Parental provisioning in house wrens: Effects of varying brood size and consequences for offspring

Abstract

In biparental species, conflict between the sexes is expected when optimal levels of parental care differ between males and females. We studied food provisioning in house wrens (Troglodytes aedon) to test whether male provisioning is more strongly affected than female provisioning by brood size, because this should influence the marginal return on a male's investment. To test this, we created broods of reduced and enlarged size, and found that per-nestling food delivery varied more strongly for males than for females in association with brood size and nestling age; males delivered more food per nestling to enlarged broods, and less to small broods, as nestlings grew and approached asymptotic size.
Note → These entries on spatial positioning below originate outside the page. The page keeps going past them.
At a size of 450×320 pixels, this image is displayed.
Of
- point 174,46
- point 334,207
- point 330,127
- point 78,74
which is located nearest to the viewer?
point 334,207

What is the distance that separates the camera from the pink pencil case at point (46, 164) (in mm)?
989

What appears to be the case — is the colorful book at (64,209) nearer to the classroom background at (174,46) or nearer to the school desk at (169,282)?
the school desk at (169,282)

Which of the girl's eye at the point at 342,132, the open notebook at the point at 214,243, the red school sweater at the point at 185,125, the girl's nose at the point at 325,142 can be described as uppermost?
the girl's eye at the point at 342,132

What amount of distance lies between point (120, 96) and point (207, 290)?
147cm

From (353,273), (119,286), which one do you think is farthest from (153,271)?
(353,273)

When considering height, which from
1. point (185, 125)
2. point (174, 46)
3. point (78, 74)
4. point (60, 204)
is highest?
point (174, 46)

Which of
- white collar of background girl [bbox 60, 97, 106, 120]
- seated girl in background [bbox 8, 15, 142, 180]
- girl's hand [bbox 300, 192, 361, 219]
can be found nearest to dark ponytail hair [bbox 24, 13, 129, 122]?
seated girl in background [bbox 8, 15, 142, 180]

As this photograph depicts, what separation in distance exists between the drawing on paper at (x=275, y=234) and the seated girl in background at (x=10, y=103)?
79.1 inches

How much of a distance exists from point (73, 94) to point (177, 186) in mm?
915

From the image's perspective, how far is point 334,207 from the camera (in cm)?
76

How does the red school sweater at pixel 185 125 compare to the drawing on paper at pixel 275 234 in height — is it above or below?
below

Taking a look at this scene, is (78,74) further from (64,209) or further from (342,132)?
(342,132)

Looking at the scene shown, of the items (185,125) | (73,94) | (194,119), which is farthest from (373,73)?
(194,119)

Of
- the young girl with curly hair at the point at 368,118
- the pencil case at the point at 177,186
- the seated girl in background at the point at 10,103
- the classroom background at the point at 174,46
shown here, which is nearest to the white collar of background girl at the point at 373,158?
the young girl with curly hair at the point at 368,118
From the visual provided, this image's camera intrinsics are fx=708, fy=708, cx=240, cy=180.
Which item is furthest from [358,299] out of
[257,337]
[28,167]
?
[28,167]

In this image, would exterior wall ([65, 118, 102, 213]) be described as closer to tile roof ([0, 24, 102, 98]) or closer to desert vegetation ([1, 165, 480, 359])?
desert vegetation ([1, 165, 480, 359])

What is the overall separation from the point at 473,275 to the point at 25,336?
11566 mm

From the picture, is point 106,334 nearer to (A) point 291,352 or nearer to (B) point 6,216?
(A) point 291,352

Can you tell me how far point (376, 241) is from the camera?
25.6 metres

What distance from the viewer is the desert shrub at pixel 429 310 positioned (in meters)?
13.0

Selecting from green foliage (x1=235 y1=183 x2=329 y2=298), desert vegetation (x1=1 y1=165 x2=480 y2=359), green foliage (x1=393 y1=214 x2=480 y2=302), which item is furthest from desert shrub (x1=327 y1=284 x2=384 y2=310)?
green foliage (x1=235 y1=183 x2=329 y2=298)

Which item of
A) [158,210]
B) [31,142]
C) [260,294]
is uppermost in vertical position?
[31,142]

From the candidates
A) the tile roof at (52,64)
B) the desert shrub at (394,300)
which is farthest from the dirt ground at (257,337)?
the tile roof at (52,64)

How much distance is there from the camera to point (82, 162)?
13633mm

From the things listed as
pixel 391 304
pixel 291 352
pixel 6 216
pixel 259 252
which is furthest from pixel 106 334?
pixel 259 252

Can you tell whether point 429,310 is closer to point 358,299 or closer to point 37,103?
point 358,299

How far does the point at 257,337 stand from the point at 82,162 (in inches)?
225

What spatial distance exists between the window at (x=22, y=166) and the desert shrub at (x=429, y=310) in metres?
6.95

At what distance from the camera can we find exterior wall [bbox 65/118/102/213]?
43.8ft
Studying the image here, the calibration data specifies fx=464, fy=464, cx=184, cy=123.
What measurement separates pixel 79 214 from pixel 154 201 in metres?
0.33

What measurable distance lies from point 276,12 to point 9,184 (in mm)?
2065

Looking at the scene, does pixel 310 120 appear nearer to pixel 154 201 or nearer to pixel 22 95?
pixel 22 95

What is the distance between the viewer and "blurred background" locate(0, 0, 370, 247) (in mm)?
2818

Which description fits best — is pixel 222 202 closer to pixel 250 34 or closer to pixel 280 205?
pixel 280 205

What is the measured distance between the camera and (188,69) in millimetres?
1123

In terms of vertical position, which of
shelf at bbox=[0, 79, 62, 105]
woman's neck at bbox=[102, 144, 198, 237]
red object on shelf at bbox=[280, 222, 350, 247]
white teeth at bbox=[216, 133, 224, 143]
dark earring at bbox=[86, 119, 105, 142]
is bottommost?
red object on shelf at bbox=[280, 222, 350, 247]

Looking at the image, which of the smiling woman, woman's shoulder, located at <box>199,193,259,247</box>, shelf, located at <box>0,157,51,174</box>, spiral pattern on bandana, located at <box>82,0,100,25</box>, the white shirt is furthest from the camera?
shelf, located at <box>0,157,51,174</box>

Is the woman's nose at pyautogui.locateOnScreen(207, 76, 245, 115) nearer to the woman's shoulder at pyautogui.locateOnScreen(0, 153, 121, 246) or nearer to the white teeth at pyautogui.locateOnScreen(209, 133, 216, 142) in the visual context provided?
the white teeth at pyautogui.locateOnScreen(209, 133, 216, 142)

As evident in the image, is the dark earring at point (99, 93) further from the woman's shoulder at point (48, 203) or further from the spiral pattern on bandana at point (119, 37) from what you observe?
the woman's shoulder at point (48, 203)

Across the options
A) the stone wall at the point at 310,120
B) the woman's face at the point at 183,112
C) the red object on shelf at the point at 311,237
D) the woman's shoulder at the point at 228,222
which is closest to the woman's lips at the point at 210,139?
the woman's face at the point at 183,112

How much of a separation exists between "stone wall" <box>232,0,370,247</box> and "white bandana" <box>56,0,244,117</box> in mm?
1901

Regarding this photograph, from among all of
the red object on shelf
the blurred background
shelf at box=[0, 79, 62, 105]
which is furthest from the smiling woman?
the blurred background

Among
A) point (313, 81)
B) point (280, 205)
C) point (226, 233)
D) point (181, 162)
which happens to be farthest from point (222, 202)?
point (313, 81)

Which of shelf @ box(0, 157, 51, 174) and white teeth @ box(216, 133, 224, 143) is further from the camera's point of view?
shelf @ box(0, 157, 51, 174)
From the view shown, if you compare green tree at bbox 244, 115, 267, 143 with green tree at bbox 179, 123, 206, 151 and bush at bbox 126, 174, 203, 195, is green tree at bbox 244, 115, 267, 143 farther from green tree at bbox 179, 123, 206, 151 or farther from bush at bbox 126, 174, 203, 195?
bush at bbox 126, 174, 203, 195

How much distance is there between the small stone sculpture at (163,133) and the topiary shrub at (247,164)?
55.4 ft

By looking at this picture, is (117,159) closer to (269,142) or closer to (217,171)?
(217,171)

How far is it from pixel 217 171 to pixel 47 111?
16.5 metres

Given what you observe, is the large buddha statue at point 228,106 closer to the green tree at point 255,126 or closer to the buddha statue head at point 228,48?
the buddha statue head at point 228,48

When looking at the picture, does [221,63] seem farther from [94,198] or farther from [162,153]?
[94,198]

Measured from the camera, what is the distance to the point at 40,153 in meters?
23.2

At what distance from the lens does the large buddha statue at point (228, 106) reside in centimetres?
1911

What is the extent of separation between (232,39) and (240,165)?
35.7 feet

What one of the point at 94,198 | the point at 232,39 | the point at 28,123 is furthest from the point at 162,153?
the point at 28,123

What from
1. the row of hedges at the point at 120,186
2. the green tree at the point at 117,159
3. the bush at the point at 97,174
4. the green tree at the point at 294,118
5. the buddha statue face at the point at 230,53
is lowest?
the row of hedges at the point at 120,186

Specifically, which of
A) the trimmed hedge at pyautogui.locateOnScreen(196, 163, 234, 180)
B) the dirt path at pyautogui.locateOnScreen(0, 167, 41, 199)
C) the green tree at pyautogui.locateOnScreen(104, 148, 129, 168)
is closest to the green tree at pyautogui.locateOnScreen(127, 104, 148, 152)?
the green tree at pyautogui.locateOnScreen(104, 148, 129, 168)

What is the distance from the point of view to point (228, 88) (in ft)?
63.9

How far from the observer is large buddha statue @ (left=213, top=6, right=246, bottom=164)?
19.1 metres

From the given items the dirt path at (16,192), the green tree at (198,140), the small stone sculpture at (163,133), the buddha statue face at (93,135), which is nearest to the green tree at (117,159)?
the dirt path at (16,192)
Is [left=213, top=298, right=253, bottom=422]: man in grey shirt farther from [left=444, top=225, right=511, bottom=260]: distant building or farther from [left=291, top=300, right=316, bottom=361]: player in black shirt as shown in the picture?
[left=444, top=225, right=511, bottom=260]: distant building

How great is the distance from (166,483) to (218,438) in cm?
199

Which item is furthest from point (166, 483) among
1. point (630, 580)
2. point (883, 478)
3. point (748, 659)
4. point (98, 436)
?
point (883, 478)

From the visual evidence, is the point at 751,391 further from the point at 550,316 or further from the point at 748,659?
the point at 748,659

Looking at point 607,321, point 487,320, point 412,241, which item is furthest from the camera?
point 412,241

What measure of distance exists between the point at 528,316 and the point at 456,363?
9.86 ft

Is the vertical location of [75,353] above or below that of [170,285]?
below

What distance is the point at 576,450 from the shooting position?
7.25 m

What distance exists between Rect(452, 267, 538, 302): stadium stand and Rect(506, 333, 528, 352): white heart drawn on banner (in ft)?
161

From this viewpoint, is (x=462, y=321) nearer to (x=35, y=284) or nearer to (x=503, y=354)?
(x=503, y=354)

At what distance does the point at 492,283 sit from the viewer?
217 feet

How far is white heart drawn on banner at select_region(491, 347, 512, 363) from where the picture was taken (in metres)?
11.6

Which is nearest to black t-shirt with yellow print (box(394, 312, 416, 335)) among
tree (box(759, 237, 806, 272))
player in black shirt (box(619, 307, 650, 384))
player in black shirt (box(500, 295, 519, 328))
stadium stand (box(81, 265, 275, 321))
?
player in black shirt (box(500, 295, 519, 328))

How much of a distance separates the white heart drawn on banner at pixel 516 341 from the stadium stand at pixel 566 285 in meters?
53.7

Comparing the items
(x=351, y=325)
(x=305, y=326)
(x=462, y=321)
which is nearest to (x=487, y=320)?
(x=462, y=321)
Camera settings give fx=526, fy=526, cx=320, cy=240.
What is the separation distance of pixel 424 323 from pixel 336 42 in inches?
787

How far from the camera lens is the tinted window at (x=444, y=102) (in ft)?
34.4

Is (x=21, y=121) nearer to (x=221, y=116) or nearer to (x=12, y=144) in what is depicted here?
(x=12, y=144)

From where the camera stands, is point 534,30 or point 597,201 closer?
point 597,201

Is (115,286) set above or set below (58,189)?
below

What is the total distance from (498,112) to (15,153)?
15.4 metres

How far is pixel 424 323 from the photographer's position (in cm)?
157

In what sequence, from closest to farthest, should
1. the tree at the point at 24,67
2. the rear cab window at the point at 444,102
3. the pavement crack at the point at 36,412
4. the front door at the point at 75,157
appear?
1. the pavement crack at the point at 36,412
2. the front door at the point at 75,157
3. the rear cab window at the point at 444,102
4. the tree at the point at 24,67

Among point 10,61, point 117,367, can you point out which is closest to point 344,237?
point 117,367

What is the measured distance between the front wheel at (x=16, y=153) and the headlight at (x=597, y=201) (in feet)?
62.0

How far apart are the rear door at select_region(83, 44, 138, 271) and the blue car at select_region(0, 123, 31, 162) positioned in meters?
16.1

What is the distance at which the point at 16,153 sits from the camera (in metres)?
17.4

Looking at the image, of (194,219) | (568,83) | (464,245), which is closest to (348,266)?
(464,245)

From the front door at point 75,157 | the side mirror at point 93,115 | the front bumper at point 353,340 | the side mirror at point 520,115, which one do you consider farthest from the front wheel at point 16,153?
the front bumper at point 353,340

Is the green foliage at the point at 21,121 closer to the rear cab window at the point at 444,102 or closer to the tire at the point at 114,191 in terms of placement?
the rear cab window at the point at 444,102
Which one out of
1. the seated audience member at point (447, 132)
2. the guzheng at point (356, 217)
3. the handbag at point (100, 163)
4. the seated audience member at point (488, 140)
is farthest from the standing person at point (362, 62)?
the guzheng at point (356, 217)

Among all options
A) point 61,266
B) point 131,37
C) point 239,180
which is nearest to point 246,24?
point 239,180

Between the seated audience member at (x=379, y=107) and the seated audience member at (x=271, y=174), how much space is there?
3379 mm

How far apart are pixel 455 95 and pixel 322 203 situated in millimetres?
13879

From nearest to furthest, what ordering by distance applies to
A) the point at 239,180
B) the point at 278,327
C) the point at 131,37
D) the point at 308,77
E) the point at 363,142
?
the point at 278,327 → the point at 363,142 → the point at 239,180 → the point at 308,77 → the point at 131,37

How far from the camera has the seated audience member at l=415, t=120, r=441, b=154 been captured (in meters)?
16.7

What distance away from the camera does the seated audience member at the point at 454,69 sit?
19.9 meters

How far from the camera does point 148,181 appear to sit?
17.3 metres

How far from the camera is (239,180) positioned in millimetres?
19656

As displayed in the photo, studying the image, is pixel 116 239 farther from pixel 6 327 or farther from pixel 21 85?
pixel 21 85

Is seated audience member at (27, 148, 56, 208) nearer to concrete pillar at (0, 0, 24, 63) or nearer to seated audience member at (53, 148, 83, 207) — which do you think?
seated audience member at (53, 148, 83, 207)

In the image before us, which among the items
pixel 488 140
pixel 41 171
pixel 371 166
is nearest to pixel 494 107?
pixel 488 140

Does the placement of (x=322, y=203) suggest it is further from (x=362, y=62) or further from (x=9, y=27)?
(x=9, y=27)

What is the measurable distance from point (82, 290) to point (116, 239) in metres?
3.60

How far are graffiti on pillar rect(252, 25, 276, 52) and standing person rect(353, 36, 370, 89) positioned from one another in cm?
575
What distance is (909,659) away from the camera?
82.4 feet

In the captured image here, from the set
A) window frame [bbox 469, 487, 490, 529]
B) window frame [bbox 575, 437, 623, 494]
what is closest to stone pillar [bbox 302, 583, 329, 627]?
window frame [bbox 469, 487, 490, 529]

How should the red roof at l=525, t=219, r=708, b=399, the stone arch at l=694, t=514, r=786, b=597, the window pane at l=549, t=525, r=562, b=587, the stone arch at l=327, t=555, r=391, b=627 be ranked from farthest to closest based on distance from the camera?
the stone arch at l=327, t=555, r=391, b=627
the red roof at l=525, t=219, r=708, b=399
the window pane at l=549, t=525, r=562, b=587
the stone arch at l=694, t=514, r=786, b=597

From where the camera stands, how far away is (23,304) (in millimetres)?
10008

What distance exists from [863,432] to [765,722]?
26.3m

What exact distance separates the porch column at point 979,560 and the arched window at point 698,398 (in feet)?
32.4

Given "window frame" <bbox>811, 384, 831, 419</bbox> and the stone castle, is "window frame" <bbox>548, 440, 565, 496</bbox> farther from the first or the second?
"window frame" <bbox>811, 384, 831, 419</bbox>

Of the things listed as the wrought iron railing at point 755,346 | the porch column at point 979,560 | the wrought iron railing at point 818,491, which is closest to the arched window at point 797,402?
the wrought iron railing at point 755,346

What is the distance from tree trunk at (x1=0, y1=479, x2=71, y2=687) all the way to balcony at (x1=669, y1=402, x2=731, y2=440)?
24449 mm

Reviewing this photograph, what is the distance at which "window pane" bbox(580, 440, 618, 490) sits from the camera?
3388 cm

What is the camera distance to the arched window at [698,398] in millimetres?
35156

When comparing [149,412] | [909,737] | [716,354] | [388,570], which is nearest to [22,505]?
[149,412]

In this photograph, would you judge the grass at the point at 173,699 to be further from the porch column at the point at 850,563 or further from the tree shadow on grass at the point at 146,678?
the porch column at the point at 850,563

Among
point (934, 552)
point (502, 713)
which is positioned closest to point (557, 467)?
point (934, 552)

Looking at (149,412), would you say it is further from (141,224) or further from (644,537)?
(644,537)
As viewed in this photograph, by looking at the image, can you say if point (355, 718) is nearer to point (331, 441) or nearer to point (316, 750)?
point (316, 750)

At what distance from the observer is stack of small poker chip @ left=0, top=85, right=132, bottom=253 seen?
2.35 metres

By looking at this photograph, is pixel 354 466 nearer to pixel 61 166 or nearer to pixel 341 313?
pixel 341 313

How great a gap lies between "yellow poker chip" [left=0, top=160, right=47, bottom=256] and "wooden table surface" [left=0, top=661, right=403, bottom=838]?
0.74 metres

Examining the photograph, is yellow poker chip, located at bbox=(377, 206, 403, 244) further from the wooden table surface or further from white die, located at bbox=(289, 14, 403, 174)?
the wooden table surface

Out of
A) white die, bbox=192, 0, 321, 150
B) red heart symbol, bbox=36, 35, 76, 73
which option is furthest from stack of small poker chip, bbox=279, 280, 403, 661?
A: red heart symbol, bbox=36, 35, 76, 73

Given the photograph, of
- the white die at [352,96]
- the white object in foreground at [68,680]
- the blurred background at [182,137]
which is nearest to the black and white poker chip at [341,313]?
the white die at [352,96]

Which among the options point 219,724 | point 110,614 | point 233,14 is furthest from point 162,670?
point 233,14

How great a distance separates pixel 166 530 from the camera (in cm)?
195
Although parents delivered a greater amount of prey to larger broods, the amount of food per nestling was initially higher for nestlings in small broods, and the amount of food delivered early in nestling development, particularly by males, affected offspring body mass, survival to fledging, and recruitment to the breeding population. However, provisioning rates were negatively associated with prey size, suggesting a trade-off between prey quantity and size. Finally, parents provisioning at a high rate to broods of reduced size were less likely to return to breed, suggesting that they assessed the low return on their investment and dispersed. Although potential for sexual conflict in house wrens remains, our data suggest that its resolution does not involve negotiation over provisioning, possibly because selection for offspring viability favors heavy investment by both parents.